# WHAT THIS TASK INVOLVES
Could you transcribe all the entries exactly, omitting the pictures?
_ _ _ _ _
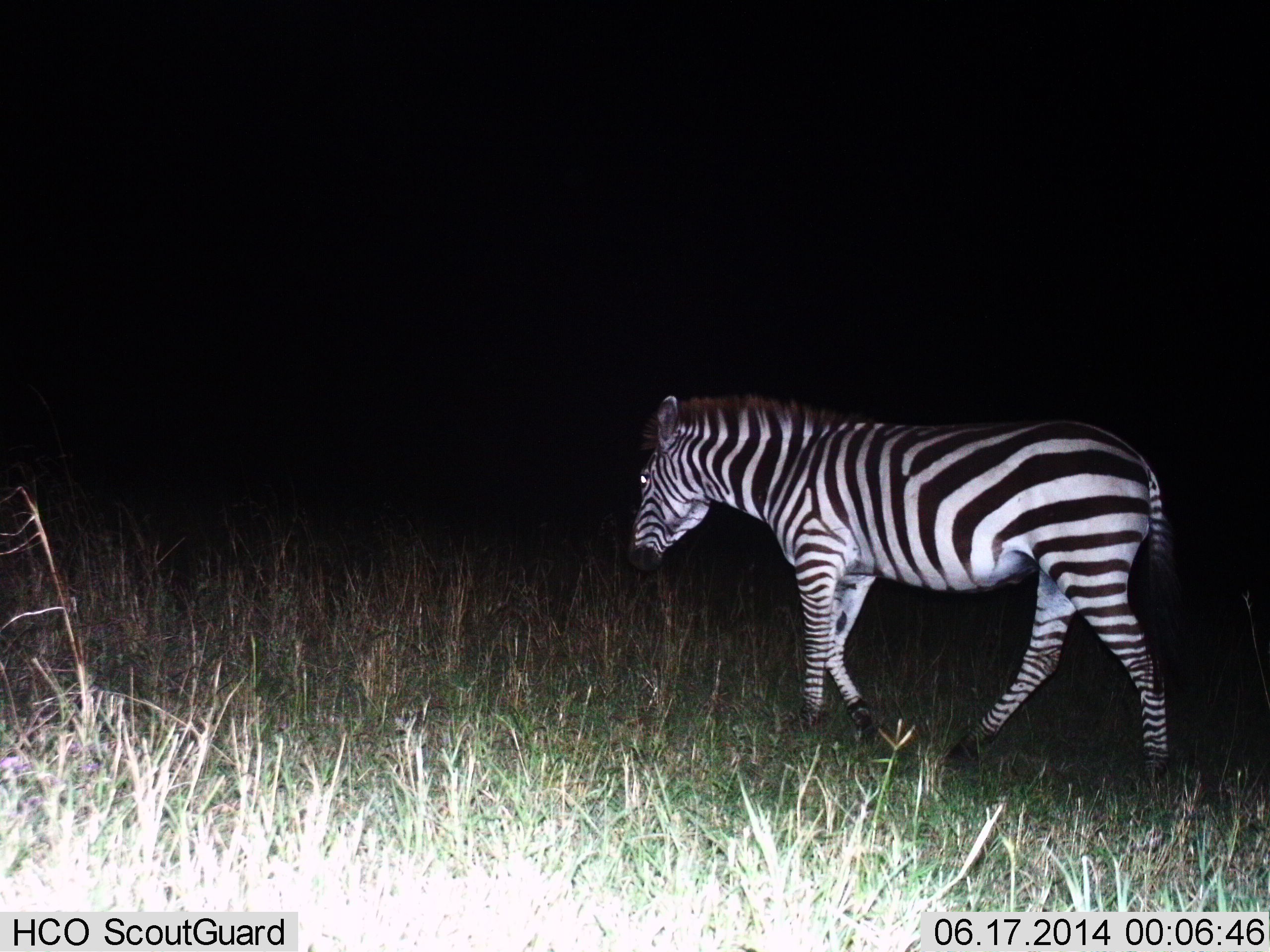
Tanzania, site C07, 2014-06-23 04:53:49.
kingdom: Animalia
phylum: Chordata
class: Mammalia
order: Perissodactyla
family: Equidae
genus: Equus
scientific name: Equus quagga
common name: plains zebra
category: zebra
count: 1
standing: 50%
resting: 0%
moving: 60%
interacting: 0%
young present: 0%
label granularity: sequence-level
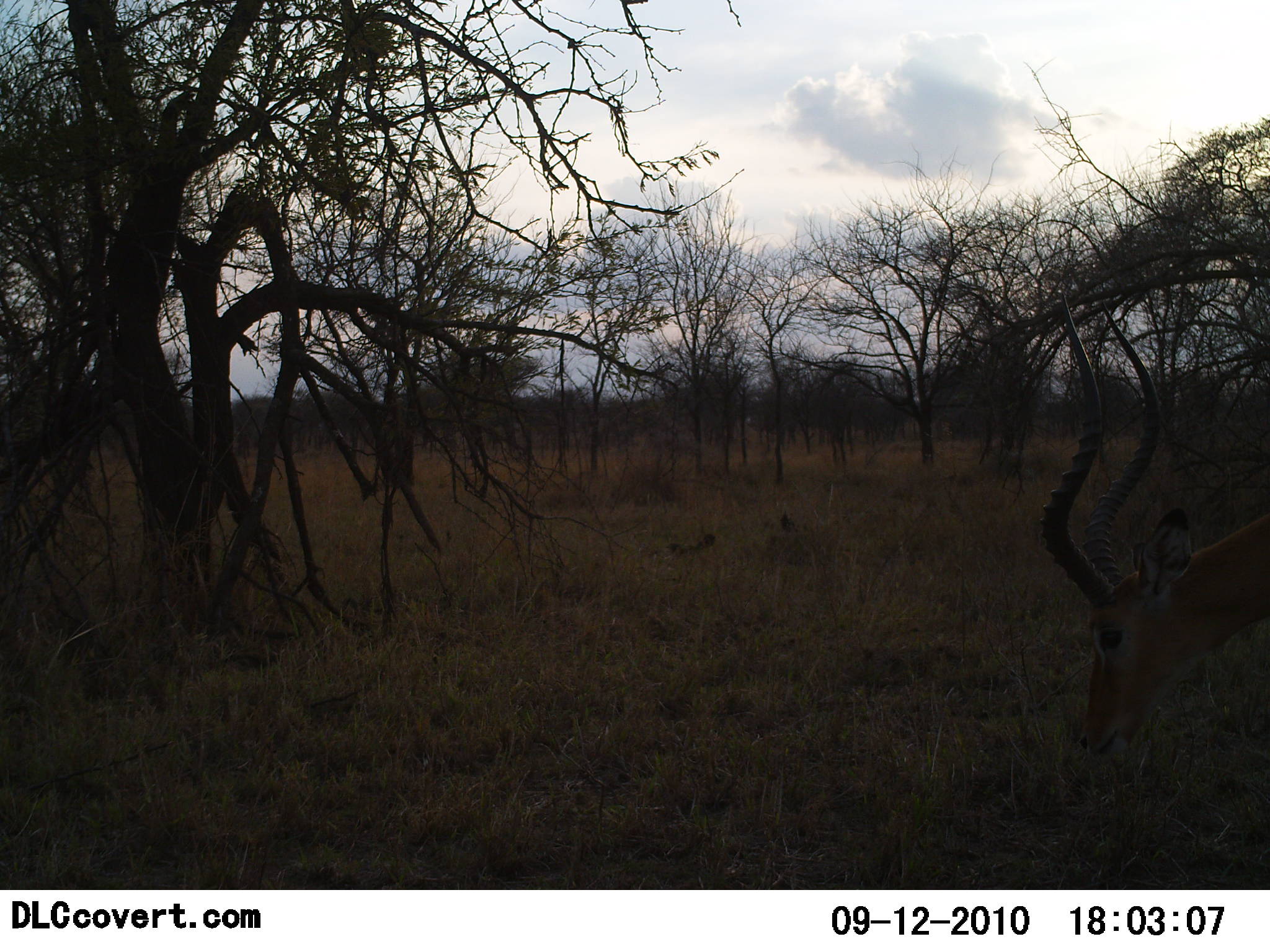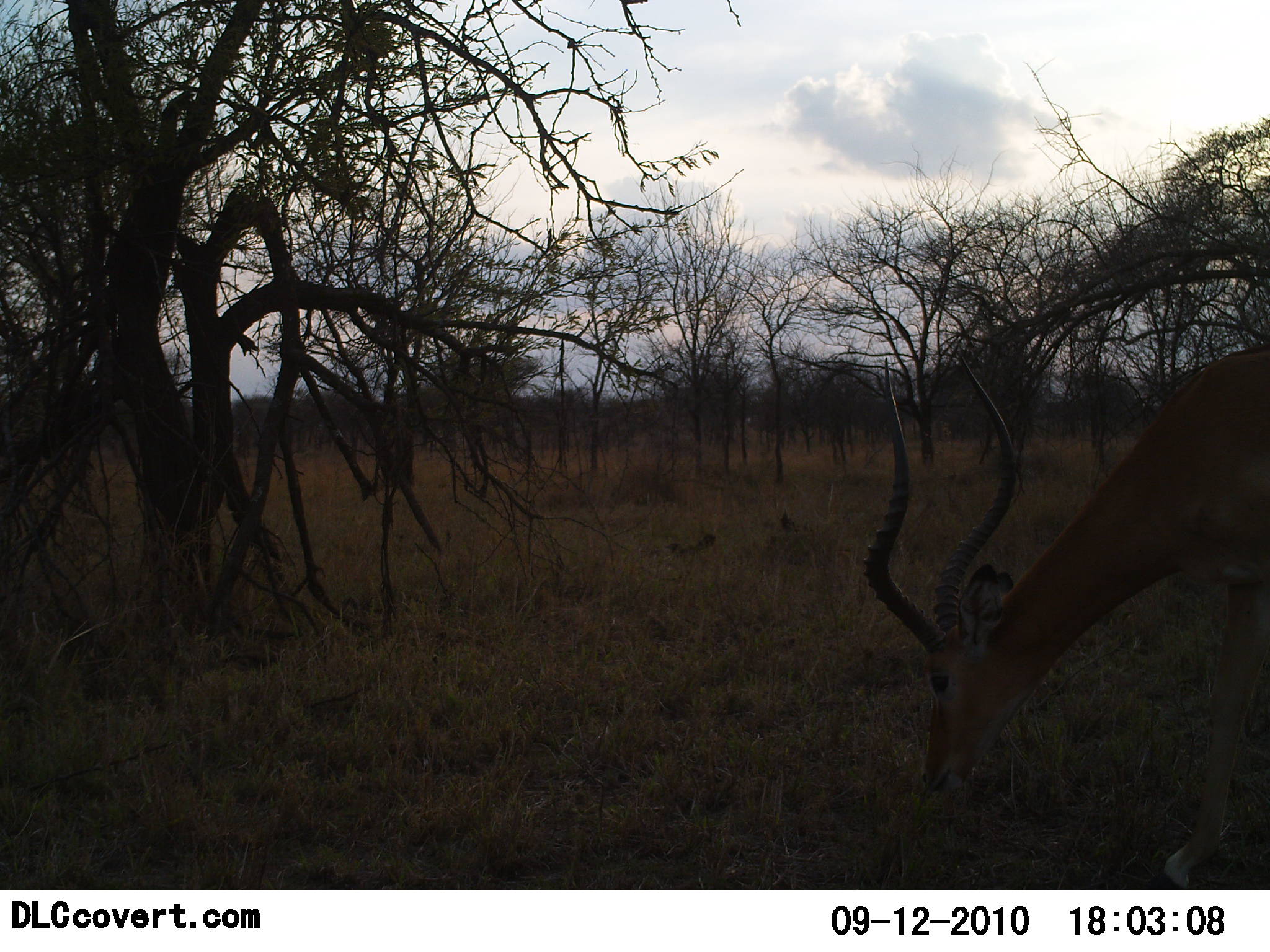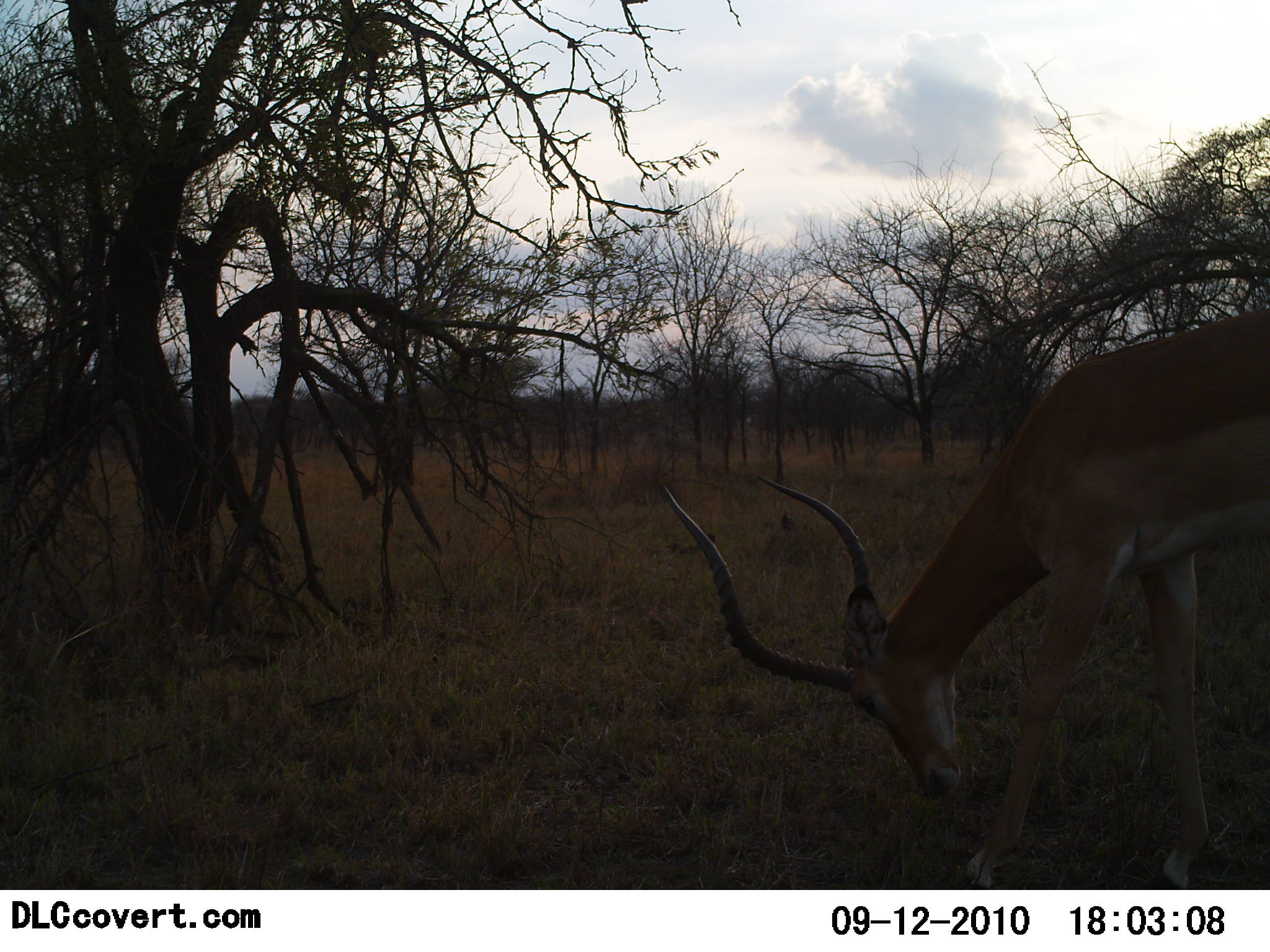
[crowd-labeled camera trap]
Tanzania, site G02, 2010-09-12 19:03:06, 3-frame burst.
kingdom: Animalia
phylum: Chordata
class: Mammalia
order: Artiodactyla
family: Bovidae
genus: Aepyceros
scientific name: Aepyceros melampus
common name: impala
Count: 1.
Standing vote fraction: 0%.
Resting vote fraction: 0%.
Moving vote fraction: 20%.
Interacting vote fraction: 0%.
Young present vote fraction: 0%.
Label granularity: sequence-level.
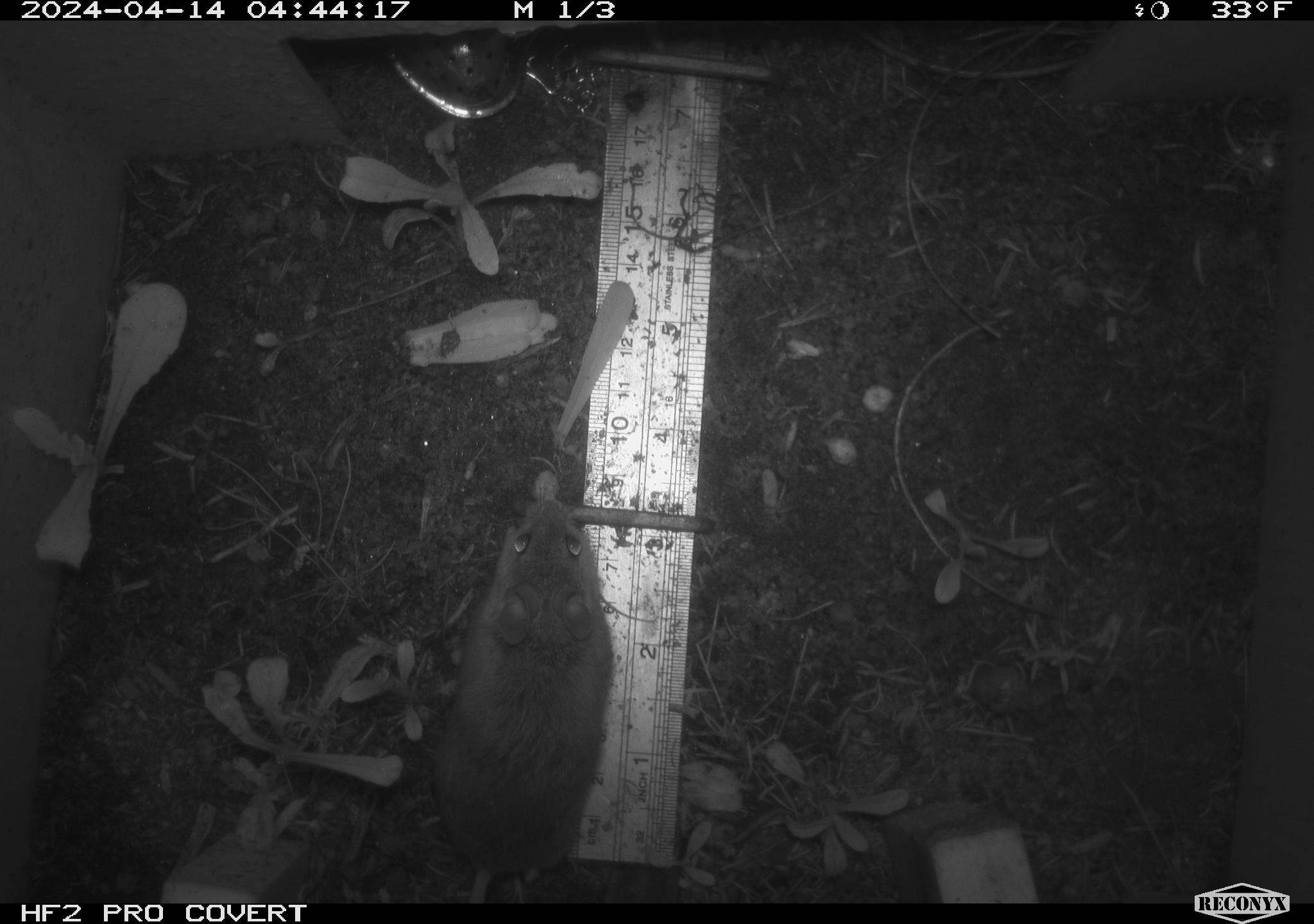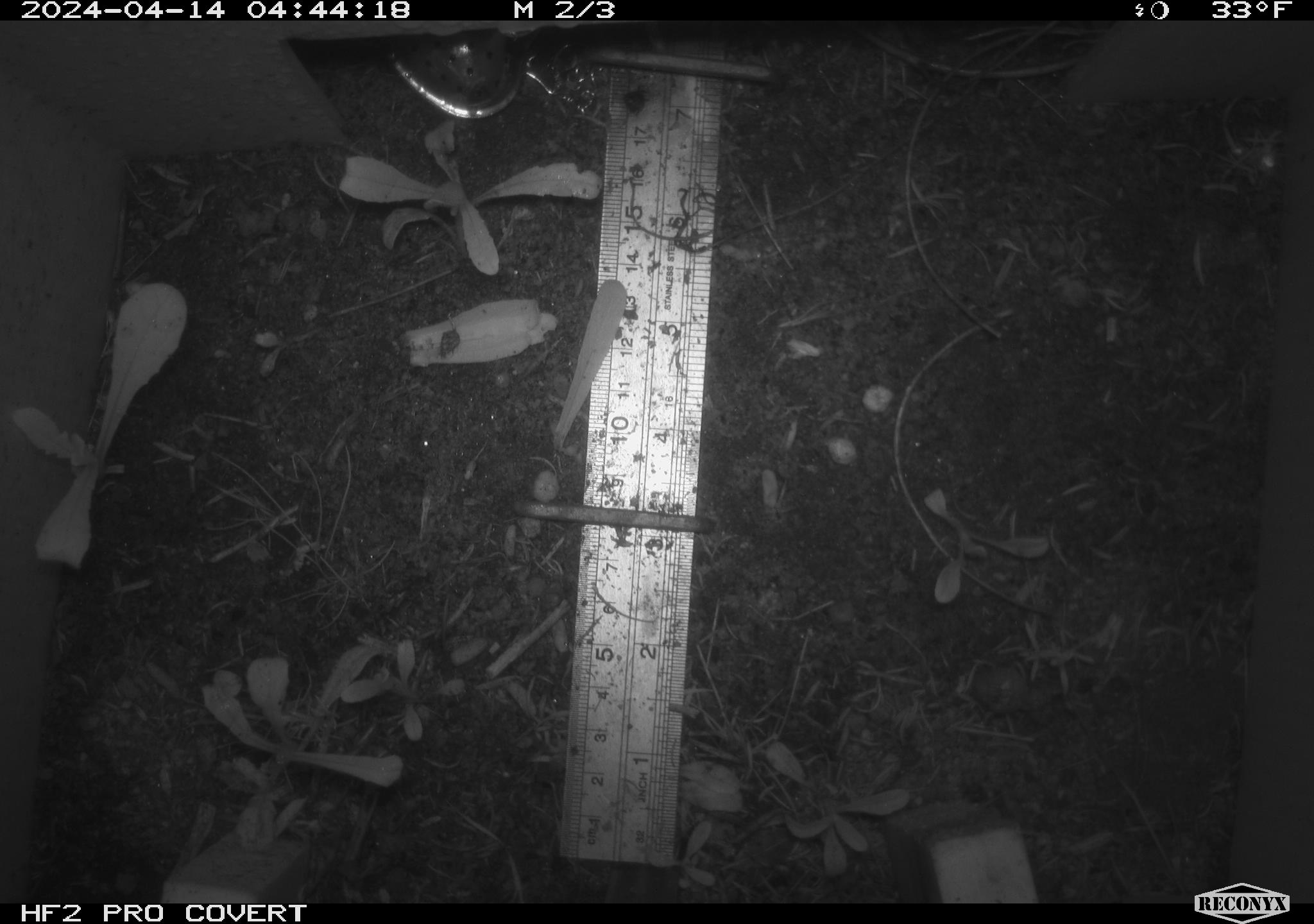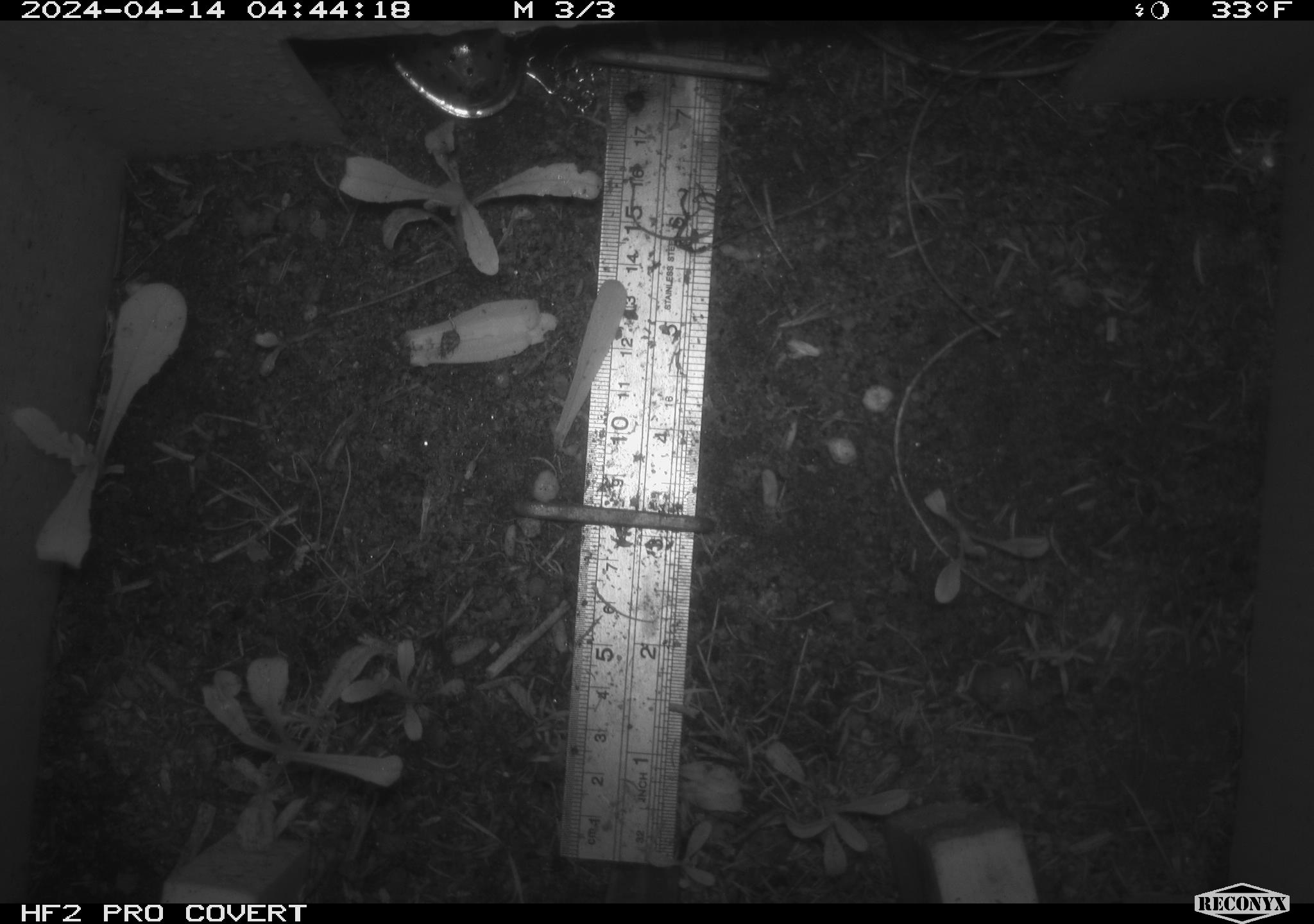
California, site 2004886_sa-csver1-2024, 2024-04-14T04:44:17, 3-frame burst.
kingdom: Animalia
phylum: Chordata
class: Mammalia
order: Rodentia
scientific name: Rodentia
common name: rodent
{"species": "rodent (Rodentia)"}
_ _ _ _ _
# SOLUTION TO THIS TASK
Tanzania, site C07, 2014-06-23 04:53:49.
kingdom: Animalia
phylum: Chordata
class: Mammalia
order: Perissodactyla
family: Equidae
genus: Equus
scientific name: Equus quagga
common name: plains zebra
category: zebra
count: 1
standing: 50%
resting: 0%
moving: 60%
interacting: 0%
young present: 0%
label granularity: sequence-level
[crowd-labeled camera trap]
Tanzania, site G02, 2010-09-12 19:03:06, 3-frame burst.
kingdom: Animalia
phylum: Chordata
class: Mammalia
order: Artiodactyla
family: Bovidae
genus: Aepyceros
scientific name: Aepyceros melampus
common name: impala
Count: 1.
Standing vote fraction: 0%.
Resting vote fraction: 0%.
Moving vote fraction: 20%.
Interacting vote fraction: 0%.
Young present vote fraction: 0%.
Label granularity: sequence-level.
California, site 2004886_sa-csver1-2024, 2024-04-14T04:44:17, 3-frame burst.
kingdom: Animalia
phylum: Chordata
class: Mammalia
order: Rodentia
scientific name: Rodentia
common name: rodent
{"species": "rodent (Rodentia)"}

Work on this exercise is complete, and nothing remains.